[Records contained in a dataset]
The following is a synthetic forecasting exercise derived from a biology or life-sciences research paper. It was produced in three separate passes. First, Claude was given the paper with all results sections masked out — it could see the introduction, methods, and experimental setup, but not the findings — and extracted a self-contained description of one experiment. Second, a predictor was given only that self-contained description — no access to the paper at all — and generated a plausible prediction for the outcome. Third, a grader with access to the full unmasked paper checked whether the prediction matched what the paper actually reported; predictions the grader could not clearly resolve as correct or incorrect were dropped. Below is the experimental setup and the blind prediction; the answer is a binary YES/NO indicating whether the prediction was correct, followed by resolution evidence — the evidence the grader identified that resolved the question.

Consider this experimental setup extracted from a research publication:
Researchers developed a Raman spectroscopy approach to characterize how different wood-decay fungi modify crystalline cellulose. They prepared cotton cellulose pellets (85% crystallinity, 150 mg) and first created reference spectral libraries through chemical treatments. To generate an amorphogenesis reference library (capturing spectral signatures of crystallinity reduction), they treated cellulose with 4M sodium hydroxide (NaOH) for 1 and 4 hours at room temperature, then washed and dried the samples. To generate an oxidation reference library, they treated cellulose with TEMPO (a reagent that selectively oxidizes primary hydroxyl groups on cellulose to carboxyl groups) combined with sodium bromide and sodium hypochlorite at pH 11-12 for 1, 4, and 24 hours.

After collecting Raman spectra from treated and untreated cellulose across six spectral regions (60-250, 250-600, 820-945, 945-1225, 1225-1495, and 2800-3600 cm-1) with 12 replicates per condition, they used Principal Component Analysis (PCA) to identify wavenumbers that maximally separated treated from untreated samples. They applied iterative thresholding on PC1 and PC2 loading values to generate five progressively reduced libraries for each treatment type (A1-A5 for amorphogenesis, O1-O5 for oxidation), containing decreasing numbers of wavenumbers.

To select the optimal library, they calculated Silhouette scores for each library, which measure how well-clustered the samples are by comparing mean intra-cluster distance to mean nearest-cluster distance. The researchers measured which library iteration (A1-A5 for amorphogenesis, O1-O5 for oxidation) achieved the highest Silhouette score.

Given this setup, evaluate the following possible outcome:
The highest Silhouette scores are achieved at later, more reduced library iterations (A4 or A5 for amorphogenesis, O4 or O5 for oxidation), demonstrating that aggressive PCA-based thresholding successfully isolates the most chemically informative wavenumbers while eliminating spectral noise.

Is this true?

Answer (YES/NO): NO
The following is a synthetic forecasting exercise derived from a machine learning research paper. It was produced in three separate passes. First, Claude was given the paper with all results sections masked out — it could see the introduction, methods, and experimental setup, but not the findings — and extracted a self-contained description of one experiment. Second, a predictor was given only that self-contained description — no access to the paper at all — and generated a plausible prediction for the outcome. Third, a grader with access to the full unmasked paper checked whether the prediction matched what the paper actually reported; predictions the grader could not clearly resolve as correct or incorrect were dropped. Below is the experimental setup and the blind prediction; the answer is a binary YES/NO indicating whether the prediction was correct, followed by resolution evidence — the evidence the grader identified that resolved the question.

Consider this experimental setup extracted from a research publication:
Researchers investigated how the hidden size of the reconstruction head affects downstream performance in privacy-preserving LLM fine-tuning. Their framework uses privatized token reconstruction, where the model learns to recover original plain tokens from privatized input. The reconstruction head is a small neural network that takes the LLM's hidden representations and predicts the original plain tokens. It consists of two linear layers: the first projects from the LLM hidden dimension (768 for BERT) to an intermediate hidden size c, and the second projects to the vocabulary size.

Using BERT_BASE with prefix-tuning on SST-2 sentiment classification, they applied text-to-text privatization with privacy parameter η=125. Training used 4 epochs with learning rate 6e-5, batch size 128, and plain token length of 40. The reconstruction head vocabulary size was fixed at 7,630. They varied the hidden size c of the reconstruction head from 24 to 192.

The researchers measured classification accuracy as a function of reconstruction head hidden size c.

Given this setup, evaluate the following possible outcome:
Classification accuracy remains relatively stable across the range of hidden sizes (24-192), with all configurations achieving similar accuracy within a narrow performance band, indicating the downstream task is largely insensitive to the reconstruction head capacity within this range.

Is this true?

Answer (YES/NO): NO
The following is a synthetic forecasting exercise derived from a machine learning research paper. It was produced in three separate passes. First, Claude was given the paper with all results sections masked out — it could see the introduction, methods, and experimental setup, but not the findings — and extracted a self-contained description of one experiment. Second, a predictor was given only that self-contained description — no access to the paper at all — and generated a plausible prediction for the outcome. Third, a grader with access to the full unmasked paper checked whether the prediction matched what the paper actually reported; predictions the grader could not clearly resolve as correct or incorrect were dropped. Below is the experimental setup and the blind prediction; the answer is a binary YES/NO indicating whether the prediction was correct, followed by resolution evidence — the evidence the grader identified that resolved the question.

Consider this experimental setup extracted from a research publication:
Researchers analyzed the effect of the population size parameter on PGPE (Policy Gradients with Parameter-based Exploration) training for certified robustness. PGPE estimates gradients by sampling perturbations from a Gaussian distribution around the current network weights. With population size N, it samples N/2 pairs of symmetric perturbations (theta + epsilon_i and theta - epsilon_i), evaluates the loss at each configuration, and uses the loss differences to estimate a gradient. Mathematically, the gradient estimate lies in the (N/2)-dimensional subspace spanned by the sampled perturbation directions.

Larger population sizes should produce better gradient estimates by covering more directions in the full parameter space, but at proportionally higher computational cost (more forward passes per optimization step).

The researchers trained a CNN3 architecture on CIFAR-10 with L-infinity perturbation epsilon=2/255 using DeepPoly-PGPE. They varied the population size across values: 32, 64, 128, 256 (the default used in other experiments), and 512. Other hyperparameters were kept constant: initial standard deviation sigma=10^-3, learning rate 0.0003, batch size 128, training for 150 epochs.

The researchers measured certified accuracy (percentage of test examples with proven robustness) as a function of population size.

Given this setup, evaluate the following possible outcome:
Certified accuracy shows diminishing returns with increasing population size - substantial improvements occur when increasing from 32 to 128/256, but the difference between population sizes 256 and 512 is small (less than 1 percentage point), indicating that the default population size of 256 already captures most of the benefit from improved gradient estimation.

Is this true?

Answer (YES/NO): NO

Your objective – Line by line, output the data precisely as shown above.

Output for this exercise –
The following is a synthetic forecasting exercise derived from a biology or life-sciences research paper. It was produced in three separate passes. First, Claude was given the paper with all results sections masked out — it could see the introduction, methods, and experimental setup, but not the findings — and extracted a self-contained description of one experiment. Second, a predictor was given only that self-contained description — no access to the paper at all — and generated a plausible prediction for the outcome. Third, a grader with access to the full unmasked paper checked whether the prediction matched what the paper actually reported; predictions the grader could not clearly resolve as correct or incorrect were dropped. Below is the experimental setup and the blind prediction; the answer is a binary YES/NO indicating whether the prediction was correct, followed by resolution evidence — the evidence the grader identified that resolved the question.

Consider this experimental setup extracted from a research publication:
Researchers developed a Raman spectroscopy approach to characterize how different wood-decay fungi modify crystalline cellulose. They prepared cotton cellulose pellets (85% crystallinity, 150 mg) and first created reference spectral libraries through chemical treatments. To generate an amorphogenesis reference library (capturing spectral signatures of crystallinity reduction), they treated cellulose with 4M sodium hydroxide (NaOH) for 1 and 4 hours at room temperature, then washed and dried the samples. To generate an oxidation reference library, they treated cellulose with TEMPO (a reagent that selectively oxidizes primary hydroxyl groups on cellulose to carboxyl groups) combined with sodium bromide and sodium hypochlorite at pH 11-12 for 1, 4, and 24 hours.

After collecting Raman spectra from treated and untreated cellulose across six spectral regions (60-250, 250-600, 820-945, 945-1225, 1225-1495, and 2800-3600 cm-1) with 12 replicates per condition, they used Principal Component Analysis (PCA) to identify wavenumbers that maximally separated treated from untreated samples. They applied iterative thresholding on PC1 and PC2 loading values to generate five progressively reduced libraries for each treatment type (A1-A5 for amorphogenesis, O1-O5 for oxidation), containing decreasing numbers of wavenumbers.

To select the optimal library, they calculated Silhouette scores for each library, which measure how well-clustered the samples are by comparing mean intra-cluster distance to mean nearest-cluster distance. The researchers measured which library iteration (A1-A5 for amorphogenesis, O1-O5 for oxidation) achieved the highest Silhouette score.

Given this setup, evaluate the following possible outcome:
The highest Silhouette scores are achieved at later, more reduced library iterations (A4 or A5 for amorphogenesis, O4 or O5 for oxidation), demonstrating that aggressive PCA-based thresholding successfully isolates the most chemically informative wavenumbers while eliminating spectral noise.

Is this true?

Answer (YES/NO): NO
The following is a synthetic forecasting exercise derived from a machine learning research paper. It was produced in three separate passes. First, Claude was given the paper with all results sections masked out — it could see the introduction, methods, and experimental setup, but not the findings — and extracted a self-contained description of one experiment. Second, a predictor was given only that self-contained description — no access to the paper at all — and generated a plausible prediction for the outcome. Third, a grader with access to the full unmasked paper checked whether the prediction matched what the paper actually reported; predictions the grader could not clearly resolve as correct or incorrect were dropped. Below is the experimental setup and the blind prediction; the answer is a binary YES/NO indicating whether the prediction was correct, followed by resolution evidence — the evidence the grader identified that resolved the question.

Consider this experimental setup extracted from a research publication:
Researchers investigated how the hidden size of the reconstruction head affects downstream performance in privacy-preserving LLM fine-tuning. Their framework uses privatized token reconstruction, where the model learns to recover original plain tokens from privatized input. The reconstruction head is a small neural network that takes the LLM's hidden representations and predicts the original plain tokens. It consists of two linear layers: the first projects from the LLM hidden dimension (768 for BERT) to an intermediate hidden size c, and the second projects to the vocabulary size.

Using BERT_BASE with prefix-tuning on SST-2 sentiment classification, they applied text-to-text privatization with privacy parameter η=125. Training used 4 epochs with learning rate 6e-5, batch size 128, and plain token length of 40. The reconstruction head vocabulary size was fixed at 7,630. They varied the hidden size c of the reconstruction head from 24 to 192.

The researchers measured classification accuracy as a function of reconstruction head hidden size c.

Given this setup, evaluate the following possible outcome:
Classification accuracy remains relatively stable across the range of hidden sizes (24-192), with all configurations achieving similar accuracy within a narrow performance band, indicating the downstream task is largely insensitive to the reconstruction head capacity within this range.

Is this true?

Answer (YES/NO): NO
The following is a synthetic forecasting exercise derived from a machine learning research paper. It was produced in three separate passes. First, Claude was given the paper with all results sections masked out — it could see the introduction, methods, and experimental setup, but not the findings — and extracted a self-contained description of one experiment. Second, a predictor was given only that self-contained description — no access to the paper at all — and generated a plausible prediction for the outcome. Third, a grader with access to the full unmasked paper checked whether the prediction matched what the paper actually reported; predictions the grader could not clearly resolve as correct or incorrect were dropped. Below is the experimental setup and the blind prediction; the answer is a binary YES/NO indicating whether the prediction was correct, followed by resolution evidence — the evidence the grader identified that resolved the question.

Consider this experimental setup extracted from a research publication:
Researchers analyzed the effect of the population size parameter on PGPE (Policy Gradients with Parameter-based Exploration) training for certified robustness. PGPE estimates gradients by sampling perturbations from a Gaussian distribution around the current network weights. With population size N, it samples N/2 pairs of symmetric perturbations (theta + epsilon_i and theta - epsilon_i), evaluates the loss at each configuration, and uses the loss differences to estimate a gradient. Mathematically, the gradient estimate lies in the (N/2)-dimensional subspace spanned by the sampled perturbation directions.

Larger population sizes should produce better gradient estimates by covering more directions in the full parameter space, but at proportionally higher computational cost (more forward passes per optimization step).

The researchers trained a CNN3 architecture on CIFAR-10 with L-infinity perturbation epsilon=2/255 using DeepPoly-PGPE. They varied the population size across values: 32, 64, 128, 256 (the default used in other experiments), and 512. Other hyperparameters were kept constant: initial standard deviation sigma=10^-3, learning rate 0.0003, batch size 128, training for 150 epochs.

The researchers measured certified accuracy (percentage of test examples with proven robustness) as a function of population size.

Given this setup, evaluate the following possible outcome:
Certified accuracy shows diminishing returns with increasing population size - substantial improvements occur when increasing from 32 to 128/256, but the difference between population sizes 256 and 512 is small (less than 1 percentage point), indicating that the default population size of 256 already captures most of the benefit from improved gradient estimation.

Is this true?

Answer (YES/NO): NO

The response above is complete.